En pratique, il est conseillé d’installer un système d’alarme sonore qui permet de donner l’alerte en cas de départ de feu, même si l’établissement n’est pas concerné par ces 2 situations. Le système d’alarme sonore doit s’entendre à tout endroit de l’établissement pendant la durée de l’évacuation et doit être distinct des autres signaux sonores utilisés dans l’établissement. Les détecteurs de fumée ne sont pas réglementés en entreprise. Toutefois, ils permettent de repérer un départ de feu : leur installation est recommandée, a minima dans les locaux présentant des risques spécifiques.

Dès que le signal d’alarme incendie retentit, il faut procéder à l’évacuation de l’établissement en suivant les consignes de sécurité. Références : articles R. 4227-28 à R. 4227-33 et R. 4227-34 à R. 4227-36 du Code du travail RESPONSABILITE PENALE EN L’ABSENCE DE FORMATION RENFORCEE A LA SECURITE Les salariés en contrat à durée déterminée et les intérimaires affectés à un poste à risques bénéficient d’une formation renforcée à la sécurité (article L. 4142-2 du Code du travail). L’affectation d’une intérimaire à une machine dangereuse, sans qu’une formation renforcée à la sécurité lui soit dispensée, constitue la violation d’une obligation particulière de prudence ou de sécurité imposée par la loi, au sens de l’article 222-20 du Code pénal (Cass. crim., 25 avril 2017, n° 15-85890).

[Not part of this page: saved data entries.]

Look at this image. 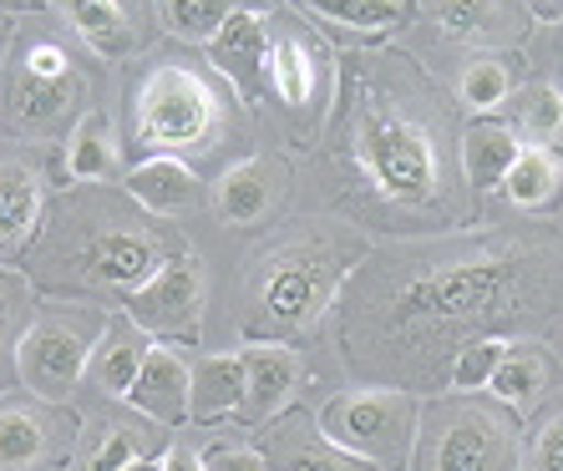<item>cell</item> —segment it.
Returning <instances> with one entry per match:
<instances>
[{"label": "cell", "mask_w": 563, "mask_h": 471, "mask_svg": "<svg viewBox=\"0 0 563 471\" xmlns=\"http://www.w3.org/2000/svg\"><path fill=\"white\" fill-rule=\"evenodd\" d=\"M559 385H563V355L553 350V340L528 335V340H508V355H503L487 395H498L503 406H512L518 416H533Z\"/></svg>", "instance_id": "21"}, {"label": "cell", "mask_w": 563, "mask_h": 471, "mask_svg": "<svg viewBox=\"0 0 563 471\" xmlns=\"http://www.w3.org/2000/svg\"><path fill=\"white\" fill-rule=\"evenodd\" d=\"M41 5H52V0H0V11H41Z\"/></svg>", "instance_id": "42"}, {"label": "cell", "mask_w": 563, "mask_h": 471, "mask_svg": "<svg viewBox=\"0 0 563 471\" xmlns=\"http://www.w3.org/2000/svg\"><path fill=\"white\" fill-rule=\"evenodd\" d=\"M289 198V162L279 153H250L213 183V213L234 228H254Z\"/></svg>", "instance_id": "17"}, {"label": "cell", "mask_w": 563, "mask_h": 471, "mask_svg": "<svg viewBox=\"0 0 563 471\" xmlns=\"http://www.w3.org/2000/svg\"><path fill=\"white\" fill-rule=\"evenodd\" d=\"M36 294L26 269L0 263V401H11L21 391V340H26L31 319H36Z\"/></svg>", "instance_id": "24"}, {"label": "cell", "mask_w": 563, "mask_h": 471, "mask_svg": "<svg viewBox=\"0 0 563 471\" xmlns=\"http://www.w3.org/2000/svg\"><path fill=\"white\" fill-rule=\"evenodd\" d=\"M523 471H563V385L523 416Z\"/></svg>", "instance_id": "34"}, {"label": "cell", "mask_w": 563, "mask_h": 471, "mask_svg": "<svg viewBox=\"0 0 563 471\" xmlns=\"http://www.w3.org/2000/svg\"><path fill=\"white\" fill-rule=\"evenodd\" d=\"M77 420L66 416L62 406L52 401H0V467L5 471H31V467H46L66 451V446H77Z\"/></svg>", "instance_id": "16"}, {"label": "cell", "mask_w": 563, "mask_h": 471, "mask_svg": "<svg viewBox=\"0 0 563 471\" xmlns=\"http://www.w3.org/2000/svg\"><path fill=\"white\" fill-rule=\"evenodd\" d=\"M112 314L87 300H52L41 304L21 340V391L36 401L66 406L77 385L87 380L97 345H102Z\"/></svg>", "instance_id": "8"}, {"label": "cell", "mask_w": 563, "mask_h": 471, "mask_svg": "<svg viewBox=\"0 0 563 471\" xmlns=\"http://www.w3.org/2000/svg\"><path fill=\"white\" fill-rule=\"evenodd\" d=\"M147 350H153L147 329L132 325L128 314H112V325H107L102 345H97L92 366H87V385L102 391L107 401H128V391H132V380H137V370H143Z\"/></svg>", "instance_id": "25"}, {"label": "cell", "mask_w": 563, "mask_h": 471, "mask_svg": "<svg viewBox=\"0 0 563 471\" xmlns=\"http://www.w3.org/2000/svg\"><path fill=\"white\" fill-rule=\"evenodd\" d=\"M11 41H15V26H11V11H0V66L11 56Z\"/></svg>", "instance_id": "39"}, {"label": "cell", "mask_w": 563, "mask_h": 471, "mask_svg": "<svg viewBox=\"0 0 563 471\" xmlns=\"http://www.w3.org/2000/svg\"><path fill=\"white\" fill-rule=\"evenodd\" d=\"M264 81L279 97L285 112L310 117L314 106L325 102L330 87V46L305 26L289 5L269 11V61H264Z\"/></svg>", "instance_id": "11"}, {"label": "cell", "mask_w": 563, "mask_h": 471, "mask_svg": "<svg viewBox=\"0 0 563 471\" xmlns=\"http://www.w3.org/2000/svg\"><path fill=\"white\" fill-rule=\"evenodd\" d=\"M503 355H508V340H477L457 355V366H452V391H487L493 375H498Z\"/></svg>", "instance_id": "35"}, {"label": "cell", "mask_w": 563, "mask_h": 471, "mask_svg": "<svg viewBox=\"0 0 563 471\" xmlns=\"http://www.w3.org/2000/svg\"><path fill=\"white\" fill-rule=\"evenodd\" d=\"M452 97L407 52H351L325 122L341 203L366 234H457L477 213Z\"/></svg>", "instance_id": "2"}, {"label": "cell", "mask_w": 563, "mask_h": 471, "mask_svg": "<svg viewBox=\"0 0 563 471\" xmlns=\"http://www.w3.org/2000/svg\"><path fill=\"white\" fill-rule=\"evenodd\" d=\"M97 102L92 61L62 21L15 26L0 66V132L11 143H66Z\"/></svg>", "instance_id": "6"}, {"label": "cell", "mask_w": 563, "mask_h": 471, "mask_svg": "<svg viewBox=\"0 0 563 471\" xmlns=\"http://www.w3.org/2000/svg\"><path fill=\"white\" fill-rule=\"evenodd\" d=\"M289 5H300L351 36H386L401 26V0H289Z\"/></svg>", "instance_id": "31"}, {"label": "cell", "mask_w": 563, "mask_h": 471, "mask_svg": "<svg viewBox=\"0 0 563 471\" xmlns=\"http://www.w3.org/2000/svg\"><path fill=\"white\" fill-rule=\"evenodd\" d=\"M254 446L275 471H376L371 461L351 457L345 446L330 441L325 426H320V411L310 406L279 411L269 426L254 431Z\"/></svg>", "instance_id": "15"}, {"label": "cell", "mask_w": 563, "mask_h": 471, "mask_svg": "<svg viewBox=\"0 0 563 471\" xmlns=\"http://www.w3.org/2000/svg\"><path fill=\"white\" fill-rule=\"evenodd\" d=\"M198 457H203V471H275L260 446H239V441H209Z\"/></svg>", "instance_id": "36"}, {"label": "cell", "mask_w": 563, "mask_h": 471, "mask_svg": "<svg viewBox=\"0 0 563 471\" xmlns=\"http://www.w3.org/2000/svg\"><path fill=\"white\" fill-rule=\"evenodd\" d=\"M184 249V238L157 213H147L128 188L71 183L46 209V223L26 254V274L41 294L56 300H128Z\"/></svg>", "instance_id": "3"}, {"label": "cell", "mask_w": 563, "mask_h": 471, "mask_svg": "<svg viewBox=\"0 0 563 471\" xmlns=\"http://www.w3.org/2000/svg\"><path fill=\"white\" fill-rule=\"evenodd\" d=\"M128 406L137 416L157 420V426L178 431L184 420H194V366L178 350H168V345H153L137 380H132Z\"/></svg>", "instance_id": "20"}, {"label": "cell", "mask_w": 563, "mask_h": 471, "mask_svg": "<svg viewBox=\"0 0 563 471\" xmlns=\"http://www.w3.org/2000/svg\"><path fill=\"white\" fill-rule=\"evenodd\" d=\"M498 117L508 122L523 143L553 147V137L563 132V92L553 81H523V87H512V97L498 106Z\"/></svg>", "instance_id": "30"}, {"label": "cell", "mask_w": 563, "mask_h": 471, "mask_svg": "<svg viewBox=\"0 0 563 471\" xmlns=\"http://www.w3.org/2000/svg\"><path fill=\"white\" fill-rule=\"evenodd\" d=\"M203 56H209V66L244 102H254L260 87H269V81H264V61H269V11H260V5L234 11L223 21L219 36L203 46Z\"/></svg>", "instance_id": "19"}, {"label": "cell", "mask_w": 563, "mask_h": 471, "mask_svg": "<svg viewBox=\"0 0 563 471\" xmlns=\"http://www.w3.org/2000/svg\"><path fill=\"white\" fill-rule=\"evenodd\" d=\"M563 325V223H487L386 238L330 310L335 355L355 385L442 395L477 340H549Z\"/></svg>", "instance_id": "1"}, {"label": "cell", "mask_w": 563, "mask_h": 471, "mask_svg": "<svg viewBox=\"0 0 563 471\" xmlns=\"http://www.w3.org/2000/svg\"><path fill=\"white\" fill-rule=\"evenodd\" d=\"M244 350H213L194 360V420H229L244 406Z\"/></svg>", "instance_id": "28"}, {"label": "cell", "mask_w": 563, "mask_h": 471, "mask_svg": "<svg viewBox=\"0 0 563 471\" xmlns=\"http://www.w3.org/2000/svg\"><path fill=\"white\" fill-rule=\"evenodd\" d=\"M407 471H523V416L487 391L427 395Z\"/></svg>", "instance_id": "7"}, {"label": "cell", "mask_w": 563, "mask_h": 471, "mask_svg": "<svg viewBox=\"0 0 563 471\" xmlns=\"http://www.w3.org/2000/svg\"><path fill=\"white\" fill-rule=\"evenodd\" d=\"M523 153V137L508 127L503 117H472L462 127V172H467L472 193H498L508 183L512 162Z\"/></svg>", "instance_id": "23"}, {"label": "cell", "mask_w": 563, "mask_h": 471, "mask_svg": "<svg viewBox=\"0 0 563 471\" xmlns=\"http://www.w3.org/2000/svg\"><path fill=\"white\" fill-rule=\"evenodd\" d=\"M52 15L97 61L137 56L153 41V26H157L153 0H52Z\"/></svg>", "instance_id": "13"}, {"label": "cell", "mask_w": 563, "mask_h": 471, "mask_svg": "<svg viewBox=\"0 0 563 471\" xmlns=\"http://www.w3.org/2000/svg\"><path fill=\"white\" fill-rule=\"evenodd\" d=\"M163 471H203V457H198V451H188V446H173L168 467H163Z\"/></svg>", "instance_id": "38"}, {"label": "cell", "mask_w": 563, "mask_h": 471, "mask_svg": "<svg viewBox=\"0 0 563 471\" xmlns=\"http://www.w3.org/2000/svg\"><path fill=\"white\" fill-rule=\"evenodd\" d=\"M122 162H128V153H122L118 122L102 106H92L77 122V132L66 137V178L71 183H118V172H128Z\"/></svg>", "instance_id": "26"}, {"label": "cell", "mask_w": 563, "mask_h": 471, "mask_svg": "<svg viewBox=\"0 0 563 471\" xmlns=\"http://www.w3.org/2000/svg\"><path fill=\"white\" fill-rule=\"evenodd\" d=\"M173 431L147 416H122V411H102L87 420V431L77 436V461L71 471H128L132 461L168 451Z\"/></svg>", "instance_id": "18"}, {"label": "cell", "mask_w": 563, "mask_h": 471, "mask_svg": "<svg viewBox=\"0 0 563 471\" xmlns=\"http://www.w3.org/2000/svg\"><path fill=\"white\" fill-rule=\"evenodd\" d=\"M421 21L437 31V41L483 56L493 46H518L533 15L523 0H421Z\"/></svg>", "instance_id": "14"}, {"label": "cell", "mask_w": 563, "mask_h": 471, "mask_svg": "<svg viewBox=\"0 0 563 471\" xmlns=\"http://www.w3.org/2000/svg\"><path fill=\"white\" fill-rule=\"evenodd\" d=\"M122 188H128L147 213L157 218H178L198 203V172L178 157H153V162H132L122 172Z\"/></svg>", "instance_id": "27"}, {"label": "cell", "mask_w": 563, "mask_h": 471, "mask_svg": "<svg viewBox=\"0 0 563 471\" xmlns=\"http://www.w3.org/2000/svg\"><path fill=\"white\" fill-rule=\"evenodd\" d=\"M239 102L234 87L209 61L184 52H157L128 81L122 106V153L132 162L178 157L188 168H203L234 143Z\"/></svg>", "instance_id": "5"}, {"label": "cell", "mask_w": 563, "mask_h": 471, "mask_svg": "<svg viewBox=\"0 0 563 471\" xmlns=\"http://www.w3.org/2000/svg\"><path fill=\"white\" fill-rule=\"evenodd\" d=\"M168 451H173V446H168ZM168 451H153V457H143V461H132V467H128V471H163V467H168Z\"/></svg>", "instance_id": "40"}, {"label": "cell", "mask_w": 563, "mask_h": 471, "mask_svg": "<svg viewBox=\"0 0 563 471\" xmlns=\"http://www.w3.org/2000/svg\"><path fill=\"white\" fill-rule=\"evenodd\" d=\"M244 5H250V0H157L168 36L188 41V46H209L223 31V21L234 11H244Z\"/></svg>", "instance_id": "32"}, {"label": "cell", "mask_w": 563, "mask_h": 471, "mask_svg": "<svg viewBox=\"0 0 563 471\" xmlns=\"http://www.w3.org/2000/svg\"><path fill=\"white\" fill-rule=\"evenodd\" d=\"M366 254V228L351 223L300 218L279 228L244 263V300H239L244 345H289L320 329Z\"/></svg>", "instance_id": "4"}, {"label": "cell", "mask_w": 563, "mask_h": 471, "mask_svg": "<svg viewBox=\"0 0 563 471\" xmlns=\"http://www.w3.org/2000/svg\"><path fill=\"white\" fill-rule=\"evenodd\" d=\"M52 209V168L26 143H0V263L26 259Z\"/></svg>", "instance_id": "12"}, {"label": "cell", "mask_w": 563, "mask_h": 471, "mask_svg": "<svg viewBox=\"0 0 563 471\" xmlns=\"http://www.w3.org/2000/svg\"><path fill=\"white\" fill-rule=\"evenodd\" d=\"M203 304H209V274L194 249L173 254L137 294L122 300V314L143 325L157 340H198L203 335Z\"/></svg>", "instance_id": "10"}, {"label": "cell", "mask_w": 563, "mask_h": 471, "mask_svg": "<svg viewBox=\"0 0 563 471\" xmlns=\"http://www.w3.org/2000/svg\"><path fill=\"white\" fill-rule=\"evenodd\" d=\"M553 87L563 92V31H559V41H553Z\"/></svg>", "instance_id": "41"}, {"label": "cell", "mask_w": 563, "mask_h": 471, "mask_svg": "<svg viewBox=\"0 0 563 471\" xmlns=\"http://www.w3.org/2000/svg\"><path fill=\"white\" fill-rule=\"evenodd\" d=\"M503 198H508L518 213H553L563 203V157L553 147H533L523 143L518 162H512L508 183H503Z\"/></svg>", "instance_id": "29"}, {"label": "cell", "mask_w": 563, "mask_h": 471, "mask_svg": "<svg viewBox=\"0 0 563 471\" xmlns=\"http://www.w3.org/2000/svg\"><path fill=\"white\" fill-rule=\"evenodd\" d=\"M508 97H512V61H508V56L483 52V56H472V61L462 66V77H457V102L467 106V112L487 117V112H498Z\"/></svg>", "instance_id": "33"}, {"label": "cell", "mask_w": 563, "mask_h": 471, "mask_svg": "<svg viewBox=\"0 0 563 471\" xmlns=\"http://www.w3.org/2000/svg\"><path fill=\"white\" fill-rule=\"evenodd\" d=\"M528 15L533 21H543V26H553V21H563V0H523Z\"/></svg>", "instance_id": "37"}, {"label": "cell", "mask_w": 563, "mask_h": 471, "mask_svg": "<svg viewBox=\"0 0 563 471\" xmlns=\"http://www.w3.org/2000/svg\"><path fill=\"white\" fill-rule=\"evenodd\" d=\"M320 426L335 446L351 457L371 461L376 471H407L417 451L421 426V395L411 391H380V385H355L335 391L320 406Z\"/></svg>", "instance_id": "9"}, {"label": "cell", "mask_w": 563, "mask_h": 471, "mask_svg": "<svg viewBox=\"0 0 563 471\" xmlns=\"http://www.w3.org/2000/svg\"><path fill=\"white\" fill-rule=\"evenodd\" d=\"M244 370H250V385H244V406H239V420L244 426H269L279 411H289L295 391H300V355L289 345H244Z\"/></svg>", "instance_id": "22"}]
</instances>
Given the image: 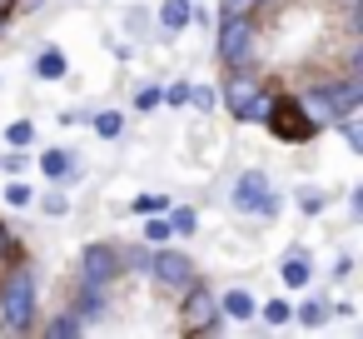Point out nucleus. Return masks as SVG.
<instances>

DROIT DE RETRAIT - LA SOUFFRANCE MORALE EST UN MOTIF RAISONNABLE La souffrance morale constatée par le médecin du travail légitime l’exercice par les salariés de leur droit de retrait. Il s’agit d’un motif raisonnable de penser que cette situation présente un danger grave ou imminent pour leur vie ou leur santé. La retenue de salaire effectuée suite à l’exercice du retrait est donc abusive (Cass. soc., 31 mai 2017, n° 15-29225).